CONSIGNE 1: D'après le texte sur les modèles épidémiologiques, pourquoi le choix entre approche par les moyennes et approche réticulaire penche-t-il forcément vers les moyennes ? Répondez en une à trois phrases.
CONSIGNE 2: Recopiez le passage du texte sur les modèles épidémiologiques, de « Comme les financiers » à « l’usage des moyennes. ».

TEXTE À LIRE:
§ §
L’idée d’une disparité devant la maladie et de l’hétérogénéité des contacts est étrangère à la base des modélisations utilisées. C’est exactement la situation qui a prévalu dans la finance. Les modèles de calcul de risque financiers ignoraient les hétérogénéités des distributions des risques.
Comme les financiers avant 2008, les épidémiologistes croiraient-ils qu’ils peuvent maîtriser la contagion par des moyennes ? Aujourd’hui, des modèles épidémiologiques qui ne reposent pas sur les moyennes existent. Mais seuls les modèles à base de moyenne ont droit de cité. Comme dans la finance des années 2000, mais pour des raisons différentes. Quitter le monde des moyennes nécessite un traçage des contacts individuels par des applications numériques, comme ce qui a été fait en Asie. Les Français sont-ils prêts à accepter ce traçage informatique ? Les réponses actuelles montrent que non. Dès lors, le choix entre approche par les moyennes et approche réticulaire (par les réseaux sociaux de contacts) trouve une réponse politique forcée dans l’usage des moyennes.
§ §
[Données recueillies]
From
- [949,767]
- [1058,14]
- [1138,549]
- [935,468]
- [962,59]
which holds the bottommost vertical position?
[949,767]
§ §
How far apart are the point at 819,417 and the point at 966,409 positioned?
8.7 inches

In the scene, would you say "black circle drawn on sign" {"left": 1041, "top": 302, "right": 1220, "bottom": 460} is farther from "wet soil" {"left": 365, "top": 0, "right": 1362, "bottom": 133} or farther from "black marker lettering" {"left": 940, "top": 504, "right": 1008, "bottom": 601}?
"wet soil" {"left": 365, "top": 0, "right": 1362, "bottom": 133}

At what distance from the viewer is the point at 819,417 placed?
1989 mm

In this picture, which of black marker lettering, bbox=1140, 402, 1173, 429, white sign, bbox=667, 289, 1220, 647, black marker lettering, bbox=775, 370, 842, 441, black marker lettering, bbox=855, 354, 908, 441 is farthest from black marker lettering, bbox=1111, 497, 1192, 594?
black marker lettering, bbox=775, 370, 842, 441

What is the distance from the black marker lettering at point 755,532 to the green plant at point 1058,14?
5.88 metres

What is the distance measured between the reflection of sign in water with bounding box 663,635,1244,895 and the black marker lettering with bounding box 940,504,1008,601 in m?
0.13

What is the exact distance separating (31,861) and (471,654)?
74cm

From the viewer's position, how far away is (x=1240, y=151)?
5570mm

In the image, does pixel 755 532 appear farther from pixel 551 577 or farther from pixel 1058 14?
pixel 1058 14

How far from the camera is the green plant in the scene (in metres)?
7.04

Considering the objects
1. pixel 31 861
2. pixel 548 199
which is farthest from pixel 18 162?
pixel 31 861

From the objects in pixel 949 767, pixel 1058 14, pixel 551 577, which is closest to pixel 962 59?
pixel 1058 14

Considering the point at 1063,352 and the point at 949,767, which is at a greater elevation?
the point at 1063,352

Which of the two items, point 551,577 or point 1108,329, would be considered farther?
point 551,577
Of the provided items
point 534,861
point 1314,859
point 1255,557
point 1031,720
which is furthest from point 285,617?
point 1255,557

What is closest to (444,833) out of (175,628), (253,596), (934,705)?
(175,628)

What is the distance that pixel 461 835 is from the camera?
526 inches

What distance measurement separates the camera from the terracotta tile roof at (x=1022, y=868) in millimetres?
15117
§ §
RÉPONSE 1: Sortir des moyennes exigerait un traçage des contacts individuels par des applications numériques, comme en Asie. Or les réponses actuelles montrent que les Français ne sont pas prêts à accepter ce traçage informatique. Le choix trouve donc une réponse politique forcée dans l'usage des moyennes.

RÉPONSE 2:
Comme les financiers avant 2008, les épidémiologistes croiraient-ils qu’ils peuvent maîtriser la contagion par des moyennes ? Aujourd’hui, des modèles épidémiologiques qui ne reposent pas sur les moyennes existent. Mais seuls les modèles à base de moyenne ont droit de cité. Comme dans la finance des années 2000, mais pour des raisons différentes. Quitter le monde des moyennes nécessite un traçage des contacts individuels par des applications numériques, comme ce qui a été fait en Asie. Les Français sont-ils prêts à accepter ce traçage informatique ? Les réponses actuelles montrent que non. Dès lors, le choix entre approche par les moyennes et approche réticulaire (par les réseaux sociaux de contacts) trouve une réponse politique forcée dans l’usage des moyennes.